A 10-second version of "Au Clair De La Lune," now archived online, is said to predate Thomas Edison's Manhattan railroad sounds.
A group of researchers has played what is thought to be the oldest recording of a human voice.
The recording played Thursday predates Thomas Edison's invention of the phonograph (previously thought to have recorded the first sound) by 17 years. It captured about 10 seconds of the French folksong "Au Clair De La Lune" on April 9, 1860.
Édouard-Léon Scott de Martinville recorded the voice by using a "phonautograph" to scratch sound waves onto a sheet of paper covered in black smoke from an oil lamp. He never intended to play the sounds. Instead, he archived the recording and patented a method for understanding sound. Researchers recently unearthed the recording at the Academy of Sciences (French) in Paris.

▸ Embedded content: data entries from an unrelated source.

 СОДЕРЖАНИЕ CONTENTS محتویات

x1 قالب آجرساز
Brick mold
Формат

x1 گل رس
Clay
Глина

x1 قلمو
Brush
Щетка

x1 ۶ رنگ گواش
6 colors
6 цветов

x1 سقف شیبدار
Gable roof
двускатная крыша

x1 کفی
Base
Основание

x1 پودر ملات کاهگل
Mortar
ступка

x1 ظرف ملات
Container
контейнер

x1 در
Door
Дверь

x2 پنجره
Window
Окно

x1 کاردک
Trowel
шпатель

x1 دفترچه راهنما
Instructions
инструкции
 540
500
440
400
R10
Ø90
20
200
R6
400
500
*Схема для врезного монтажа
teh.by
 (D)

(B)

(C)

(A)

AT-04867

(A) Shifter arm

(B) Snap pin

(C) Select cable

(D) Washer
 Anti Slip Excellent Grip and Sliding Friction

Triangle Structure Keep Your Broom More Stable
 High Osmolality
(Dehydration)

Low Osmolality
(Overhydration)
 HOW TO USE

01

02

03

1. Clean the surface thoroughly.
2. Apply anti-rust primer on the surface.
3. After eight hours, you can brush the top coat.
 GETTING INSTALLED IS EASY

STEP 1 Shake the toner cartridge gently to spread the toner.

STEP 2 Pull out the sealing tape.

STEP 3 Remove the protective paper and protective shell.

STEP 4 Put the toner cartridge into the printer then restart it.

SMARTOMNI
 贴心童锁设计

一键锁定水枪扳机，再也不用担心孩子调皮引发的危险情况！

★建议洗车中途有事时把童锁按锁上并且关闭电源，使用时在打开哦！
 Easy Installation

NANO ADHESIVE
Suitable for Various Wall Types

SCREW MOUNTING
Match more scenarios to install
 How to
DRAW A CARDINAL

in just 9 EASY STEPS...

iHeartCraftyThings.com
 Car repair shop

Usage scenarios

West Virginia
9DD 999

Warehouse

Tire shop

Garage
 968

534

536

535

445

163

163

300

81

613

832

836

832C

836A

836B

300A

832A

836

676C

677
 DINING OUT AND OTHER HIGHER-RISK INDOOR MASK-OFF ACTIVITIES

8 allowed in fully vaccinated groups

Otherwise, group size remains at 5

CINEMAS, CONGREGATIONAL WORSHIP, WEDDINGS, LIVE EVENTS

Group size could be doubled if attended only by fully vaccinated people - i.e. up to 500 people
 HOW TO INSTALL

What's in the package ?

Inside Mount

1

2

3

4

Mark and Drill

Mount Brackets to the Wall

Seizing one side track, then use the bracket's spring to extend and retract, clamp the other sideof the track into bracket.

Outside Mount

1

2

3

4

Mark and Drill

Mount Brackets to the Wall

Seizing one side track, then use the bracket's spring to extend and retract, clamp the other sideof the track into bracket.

Audio historians, recording engineers, and scientists working in conjunction with the informal collaborative group First Sounds created high-resolution, high-grade scans of Scott's phonautogram, converted the images into digital form, and played the sounds on a computer with a virtual stylus. Then they evened out speed fluctuations and tweaked the tracks to pull the voice forward.
First Sounds historians Patrick Feaster and David Giovannoni began looking for surviving phonautograph recordings, or phonautograms, just a few months ago. In October, they studied 19 recordings that Edison made in 1878. Edison and his associates created the recordings to study the noise of the Metropolitan Elevated Railroad in Manhattan, and the Edison National Historic Site in New Jersey stored them.
In December, the researchers went to French patent offices and identified two phonautograms that Léon Scott submitted with patent applications from 1857 and 1859. In February, they confirmed that nearly a dozen of Scott's phonautograms survived at the Academy of Sciences. They included Scott's earliest experiments from 1853 or 1854, as well as more advanced recordings from 1860.
Earl Cornell and Carl Haber, scientists at Lawrence Berkeley National Laboratory, converted the scanned etchings into digital sound, using technology that preserves a wide variety of early recordings on grooved mechanical carriers, such as phonograph discs and cylinders. Studio engineer Richard Martin adjusted the speed of the song and teased out the voice from scratchy background noise.
The researchers premiered the recording at the annual conference of the Association for Recorded Sound Collections at Stanford University on Thursday.